Time for tea

I’ve just got back from this week’s sailing adventure and it was a very pleasant evening. Not only was the weather fine (after a generally miserable day, meteorologically speaking) and the crew large enough and experienced enough to make for a smoother sail than we often have, but we even had time for a quick cup of tea on board before we started.

This was particularly welcome since, as so often happens when I have to go out for things (usually sailing or a band practice) shortly after getting home from work, I didn’t have time to finish the cup of tea I started before I went out.

In recent months, when I’m in the situation of wanting a cup of tea but not really having enough time to make and properly enjoy one, I have tended to go for Russian tea, but I’m beginning to get a bit tired of that pun and it recently occurred to me that green tea has several natural advantages for an occasion such as this. For the sake of this discussion, I’ll restrict myself to considering only green and black tea, rather than other types such as oolong or white tea, or non-tea-based infusions; I’ll also consider them generically rather than thinking about the specific details of particular types or blends.

The first benefit of green tea is that it is optimally brewed with slightly cooler water (around 75 degrees, instead of 100 degrees for black tea), which means both that the kettle reaches the desired temperature quicker and that the tea cools to a drinkable temperature quicker. Allied to this is the fact that green tea often requires only a relatively short brewing time (say around 2 minutes, instead of 3 or 4 for black).
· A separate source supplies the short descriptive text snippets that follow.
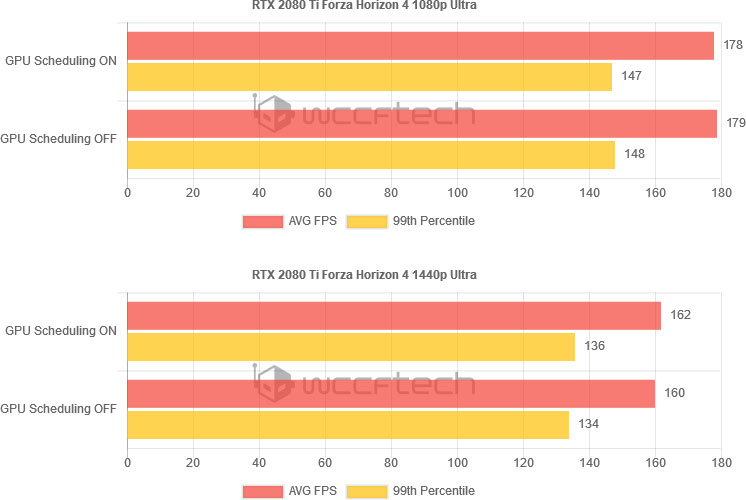 Аппаратное ускорение планировщика GPU заметно повысило производительность младших видеокарт
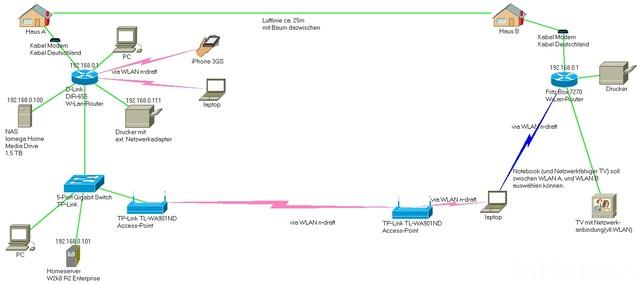 Heimnetzwerkplan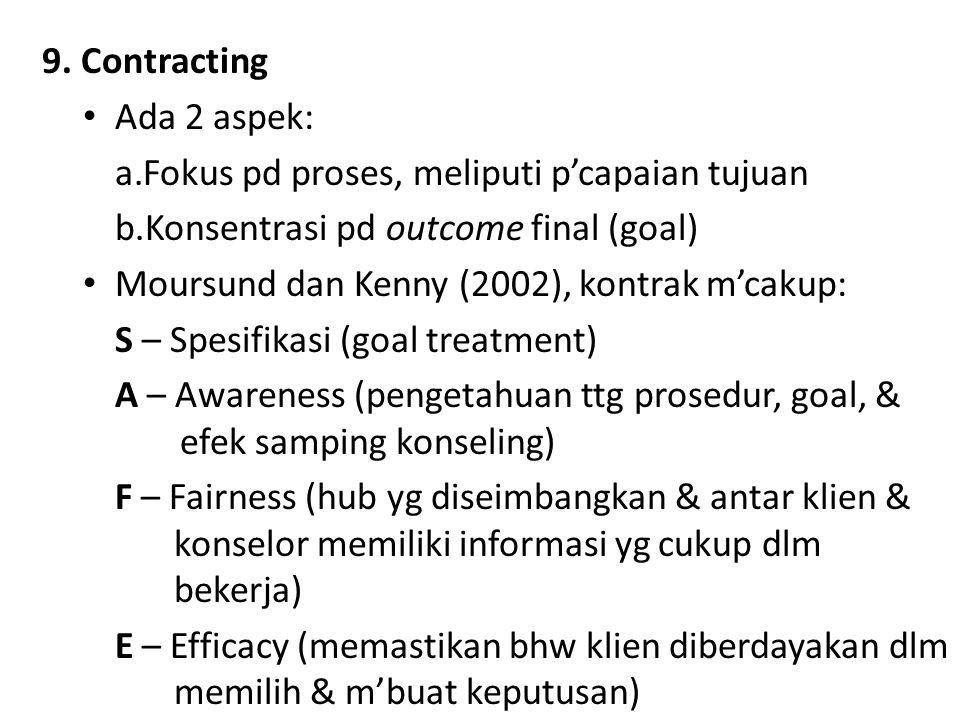 9. Contracting Ada 2 aspek: Fokus pd proses, meliputi p'capaian tujuan. Konsentrasi pd outcome final (goal)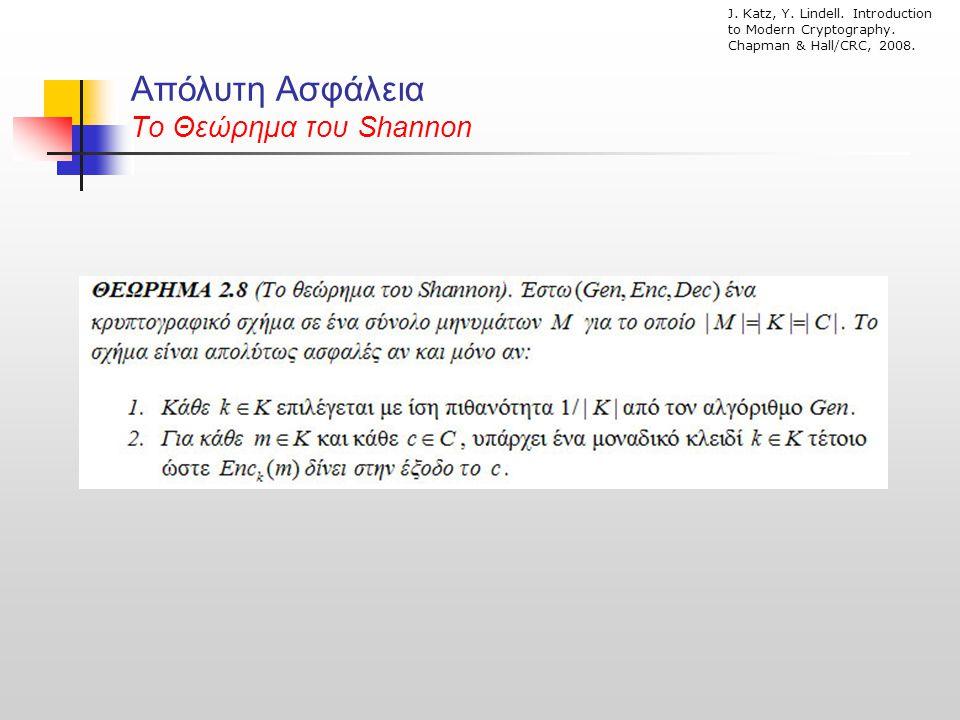 Απόλυτη Ασφάλεια Το Θεώρημα του Shannon
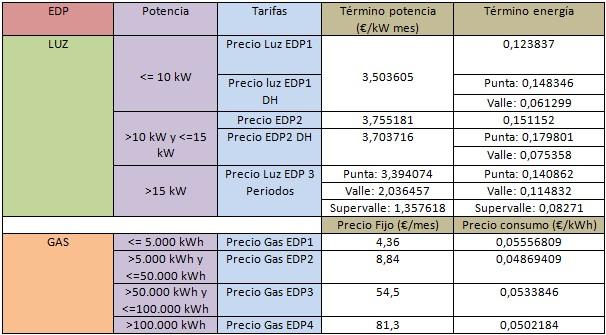 Mejores tarifas luz y gas febrero 2015 rankia - Consumo cocina induccion ...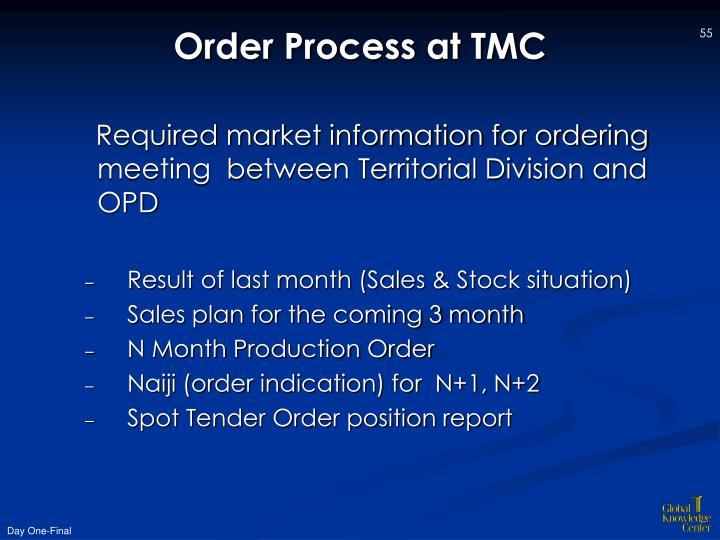 Order Process at TMC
All that adds up to a beverage that is ready to drink somewhat sooner than black tea – very handy when time is limited.

The second benefit is that green tea leaves can usually be successfully brewed at least two or three times, and often in fact they reach their best on the second or third brew. This contrasts with black tea leaves, which are generally best the first time round. Hence, if you do run out of time and have to abandon half of your first cup, you can reuse the leaves later on when you have a bit more time to spare. This is obviously less wasteful than having to chuck them away. The cold tea left over from the first cup can be used to good effect for watering houseplants, and I’m not sure that it makes too much difference for this whether green or black tea is used.

Anyway, I’ve just finished my second cup of green tea (and I’m sure my spider plant enjoyed the latter half of the first cup I brewed before I went sailing), so it’s time to draw this musing to a close.